§ 9-12-117.Stay pending appeal
Chapter 12. Verdict and Judgment · Article 5. Uniform Foreign-Country Money Judgments Recognition Act · Last amended 2015 · Last verified July 17, 2026
Full Text of § 9-12-117
Plain-English Summary
A foreign-country judgment can be in the process of being appealed abroad at the same time a Georgia court is being asked to recognize it. This section gives the Georgia court a tool for that overlap: if a party establishes that an appeal from the foreign-country judgment is pending, or will be taken, the court may stay the proceedings with regard to that judgment.
The stay is discretionary, not automatic — the statute uses "may," leaving the decision to the court once the appeal is established. The stay does not last indefinitely, either. It runs until one of two things happens: the time allowed for the appeal expires, or the appellant has had sufficient time to prosecute the appeal and has failed to do so.
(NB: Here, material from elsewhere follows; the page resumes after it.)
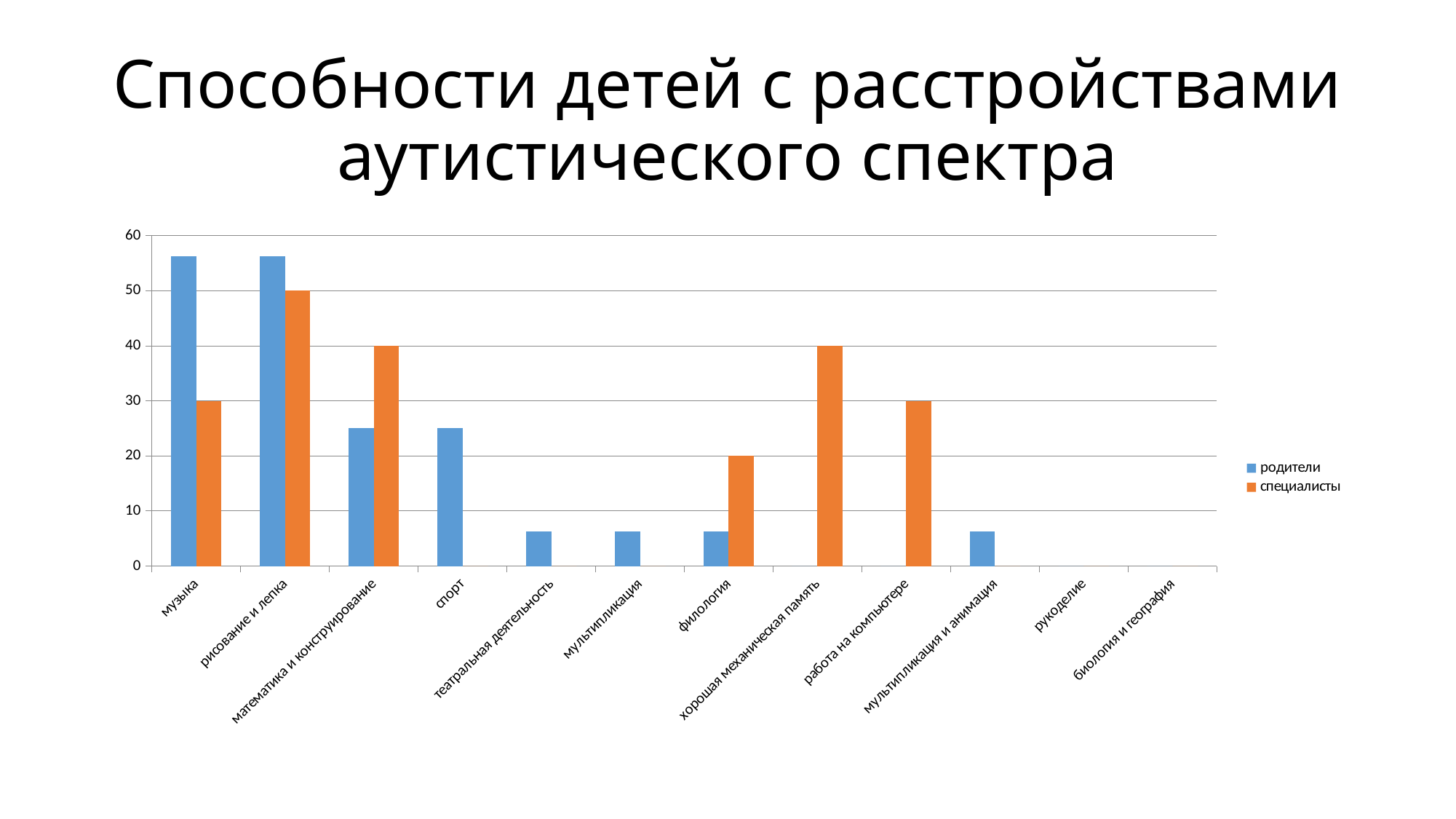
What is the value for специалисты in the category музыка? 30 Is the value for родители in the category спорт greater or less than 30? less What is the value for специалисты in the category филология? 20 What kind of chart is shown on the slide? bar chart How many series does the legend list? 2 Which category has the highest value for специалисты? рисование и лепка In the category музыка, which series has the larger value, родители or специалисты? родители How many categories are shown on the x axis? 12 Is the value for родители in the category музыка greater or less than 50? greater What is the value for специалисты in the category хорошая механическая память? 40 What is the value for специалисты in the category рисование и лепка? 50 What is the difference between the специалисты values for рисование и лепка and музыка? 20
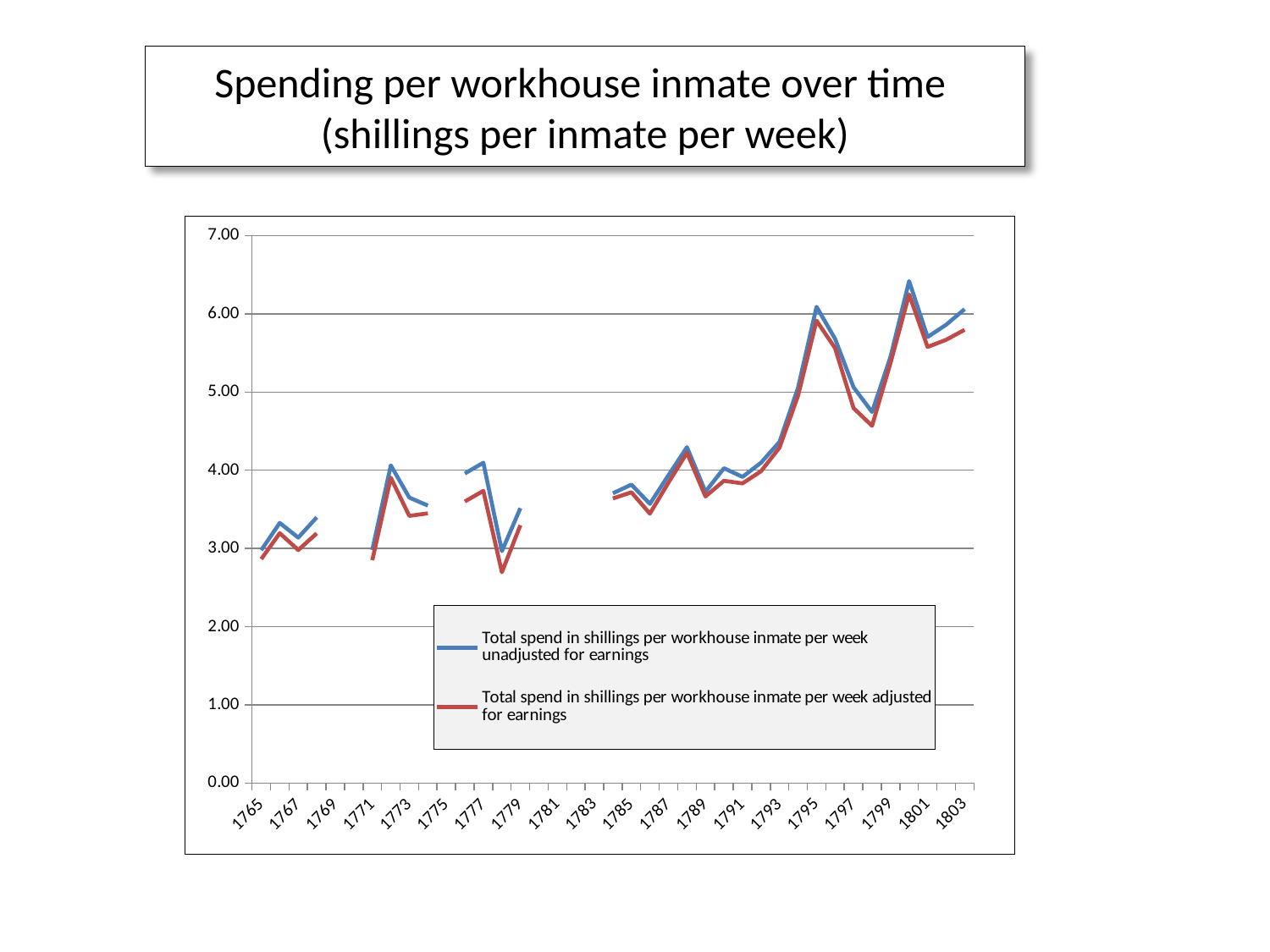
Is the value for the unadjusted series in 1800 greater or less than 6.00? greater Do the values generally rise or fall between 1790 and 1795? rise In which year does the unadjusted series reach its highest value? 1800 Is the value for the adjusted series in 1798 greater or less than 5.00? less Is the value for the unadjusted series in 1795 greater or less than 5.00? greater Which colour is used for the series adjusted for earnings? red How many series does the legend list? 2 What kind of chart is shown on the slide? line chart What is the title of the chart? Spending per workhouse inmate over time (shillings per inmate per week) In 1795, which series has the higher value, unadjusted for earnings or adjusted for earnings? unadjusted for earnings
This tool connects to the finality requirement found earlier in the article, which asks whether the foreign-country judgment is final, conclusive, and enforceable where rendered. A pending appeal can raise real questions about that finality, and rather than forcing the Georgia court to resolve those questions itself, this section lets it wait for the foreign appellate process to play out or lapse.
Frequently Asked Questions
What must a party show to seek a stay under this section?
That an appeal from the foreign-country judgment is pending, or that one will be taken.
Is the court required to grant a stay once an appeal is shown to be pending, or is it discretionary?
Discretionary. The statute provides that the court may stay the proceedings, not that it must.
What ends the stay if the appellant lets the appeal window lapse without prosecuting it?
The stay ends once the appellant has had sufficient time to prosecute the appeal and has failed to do so.
What ends the stay if the time for appeal merely expires?
The stay ends once the time allowed for taking the appeal has run out, even if no appeal was ever filed.
Why would a pending foreign appeal matter to a Georgia recognition proceeding?
Because this article generally requires a foreign-country judgment to be final, conclusive, and enforceable where rendered, and a pending appeal bears directly on whether that finality requirement is met.
Amendment History
Ga. L. 1975, p. 479, § 6; Code 1981, § 9-12-117, as redesignated by Ga. L. 2015, p. 996, § 2-1/SB 65.